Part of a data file
┏━━
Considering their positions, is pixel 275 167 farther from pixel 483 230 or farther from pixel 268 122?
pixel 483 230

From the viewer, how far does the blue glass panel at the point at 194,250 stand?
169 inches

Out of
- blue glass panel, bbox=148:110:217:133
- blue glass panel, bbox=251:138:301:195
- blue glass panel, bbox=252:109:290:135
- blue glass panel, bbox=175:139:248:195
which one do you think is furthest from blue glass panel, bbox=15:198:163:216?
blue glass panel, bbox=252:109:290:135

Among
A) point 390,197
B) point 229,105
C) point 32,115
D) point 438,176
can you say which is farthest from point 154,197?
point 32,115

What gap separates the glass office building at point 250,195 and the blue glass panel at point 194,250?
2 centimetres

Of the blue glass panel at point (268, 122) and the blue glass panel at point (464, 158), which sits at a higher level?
┗━━
Return, unchanged, the lines of the records beginning with the line that contains "What gap separates" and continuing through the end of the records.

What gap separates the glass office building at point 250,195 and the blue glass panel at point 194,250?
2 centimetres

Of the blue glass panel at point (268, 122) and the blue glass panel at point (464, 158), which sits at a higher level?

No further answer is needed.